Ne bekliyor ve istiyoruz?
Hayatın bize verdiklerinin ne kadarını yaşayabiliyoruz?
İstediklerimizin ne kadarını yapabiliyoruz?
Gerçekten de istiyor muyuz ?
Hangisi egomuzun istediği, hangisi gerçekten istediğimiz ?
Aşk nedir?
Başarının tam karşılığı nedir?
İyi ve kötü nedir?
Ne kadar kendimize kulak veriyoruz?
Bu kadar soruyla kalmam elbette daha da yazabilirim hayatımızda sormamız gereken sorular bunlarla bitmiyor peki bitmeli mi HAYIR. Sorular farkındalığımızın ve uyanmamızın en temel parçasıdır. Unutmayın her sorunun bir cevabı vardır?Sadece cevabına hazır olup, olmadığımız zamanlarımız vardır…

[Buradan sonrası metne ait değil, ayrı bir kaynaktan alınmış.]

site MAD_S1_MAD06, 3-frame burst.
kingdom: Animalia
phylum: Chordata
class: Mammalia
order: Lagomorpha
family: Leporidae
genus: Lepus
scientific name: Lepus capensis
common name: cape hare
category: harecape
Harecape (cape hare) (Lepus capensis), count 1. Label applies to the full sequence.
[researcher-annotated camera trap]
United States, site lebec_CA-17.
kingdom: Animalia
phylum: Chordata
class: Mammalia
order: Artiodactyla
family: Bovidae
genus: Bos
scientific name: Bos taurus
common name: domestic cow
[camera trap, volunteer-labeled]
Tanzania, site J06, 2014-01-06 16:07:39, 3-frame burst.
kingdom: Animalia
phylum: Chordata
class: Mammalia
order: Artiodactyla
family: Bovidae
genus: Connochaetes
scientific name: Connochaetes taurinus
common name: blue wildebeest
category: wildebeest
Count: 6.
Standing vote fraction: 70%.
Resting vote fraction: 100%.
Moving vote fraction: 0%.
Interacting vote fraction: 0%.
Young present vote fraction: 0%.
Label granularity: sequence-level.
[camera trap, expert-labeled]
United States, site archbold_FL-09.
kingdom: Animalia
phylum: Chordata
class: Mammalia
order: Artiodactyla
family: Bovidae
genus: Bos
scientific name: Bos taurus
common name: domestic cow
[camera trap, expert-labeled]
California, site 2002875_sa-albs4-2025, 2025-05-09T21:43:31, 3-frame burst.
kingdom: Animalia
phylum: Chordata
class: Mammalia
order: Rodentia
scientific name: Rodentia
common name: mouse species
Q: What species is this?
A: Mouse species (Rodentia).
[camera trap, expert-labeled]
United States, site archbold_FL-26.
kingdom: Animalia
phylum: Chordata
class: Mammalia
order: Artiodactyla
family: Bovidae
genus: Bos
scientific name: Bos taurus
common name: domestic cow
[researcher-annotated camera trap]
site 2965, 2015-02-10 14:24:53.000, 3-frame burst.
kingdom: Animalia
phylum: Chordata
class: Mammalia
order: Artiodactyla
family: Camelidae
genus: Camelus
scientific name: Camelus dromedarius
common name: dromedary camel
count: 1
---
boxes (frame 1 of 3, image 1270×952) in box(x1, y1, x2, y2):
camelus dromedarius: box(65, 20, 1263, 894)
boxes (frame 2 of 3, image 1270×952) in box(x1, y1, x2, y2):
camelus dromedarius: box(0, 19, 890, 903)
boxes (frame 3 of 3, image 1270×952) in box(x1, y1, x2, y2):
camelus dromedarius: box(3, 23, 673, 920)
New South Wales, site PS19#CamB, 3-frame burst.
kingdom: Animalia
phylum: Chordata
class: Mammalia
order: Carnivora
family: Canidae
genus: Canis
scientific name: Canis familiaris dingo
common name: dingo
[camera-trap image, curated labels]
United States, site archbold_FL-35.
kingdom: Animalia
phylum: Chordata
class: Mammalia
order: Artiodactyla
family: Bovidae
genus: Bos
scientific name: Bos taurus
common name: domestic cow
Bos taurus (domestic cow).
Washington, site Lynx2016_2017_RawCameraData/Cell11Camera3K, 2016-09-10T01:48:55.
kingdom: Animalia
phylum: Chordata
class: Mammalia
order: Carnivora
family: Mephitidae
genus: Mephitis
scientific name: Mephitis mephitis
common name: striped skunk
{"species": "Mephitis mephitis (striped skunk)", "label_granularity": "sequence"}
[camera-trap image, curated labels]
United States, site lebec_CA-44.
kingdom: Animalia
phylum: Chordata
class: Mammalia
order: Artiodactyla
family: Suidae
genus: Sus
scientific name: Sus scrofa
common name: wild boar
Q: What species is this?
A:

Bazı gerçekler duymak isteyemiceğimiz hatta kendimize bile dürüstlük sınırlarını zorlayacak boyutta olan türden olabiliyor. Herkesin bildiği bir gerçekle örnek vermem gerekirse; ilahi güç kaldıramıyacağımız dertleri,sorunları bize yaşatmaz hassas tartı ile gücümüz ve sınavımızda denge halindedir. Bu yüzden korkulacak konu ortadan kalkıyor biz bununla da baş edebiliriz.
Soruları sorduk tamam artık cevaptan korkmamak gerektiğini de biliyoruz. Şimdi cevapların sadece zor olmadığı zamanları varsayalım diyelim ki cevap geldi. Bazen yalın, basit cevaplar olabiliyor ama bu bizi tatmin edemiyor nedense illa ki zor, karmaşık olanı daha inandırıcı buluyoruz. Nedeni çoğu zaman egomuzun bizi zorlamaktan keyif almasıdır. Korkmuyoruz ya hani aksine güçlendik, korkusuz olduk evet hiç beklemediğimiz bir şey oldu çok basit bir nedenmiş ve ne kadar kolay oldu diye egomuz bizi hadi ama savaşçı maskeleri boşuna mı taktık savaşmalıyız inanmayalım daha zor bir şey olsun onu da aşmaya çalışalım derken öğrenilmiş çaresizlik ile karşılaşıyoruz. Acılar bizi beslemeye ve onları bırakamama ya başlıyoruz. Acılar bizim nefesimiz oluyor.Işığı,sevgiyi,mutluluğu göz ardı edip unutuyoruz.Öyle ki onlar bizim en yakınımız oluyor ve problemimiz çözülürse boşluğa düşeceğimizi hissedebiliyoruz.
Hayatımızın en zorlu diyaloglarından birini canlandıralım ;
E:Ben daha fazla devam edemeyeceğim ve ayrılmak istiyorum.
K:Nasıl ,neden,niçin (kalbimize batan o garip baskı )hani beni seviyordun!
E:Dürüst olmak gerekirse , inan artık sana karşı bir şeyler hissedemiyor olmamdan dolayı bitsin istiyorum .
K:Hayır asla buna inanmıyorum ,kesin başkası var doğru söyle.
E:Hayır yok demek ki sevgim uzun ömürlü olacak kadar sağlam değilmiş. Neden inanmıyorsun?
İç Ses :Sessizlik dilde ama iç sesimiz felaket senaryoları yazmaya ve en bizim istediğimiz cevabı bulana kadar durmayacaktır.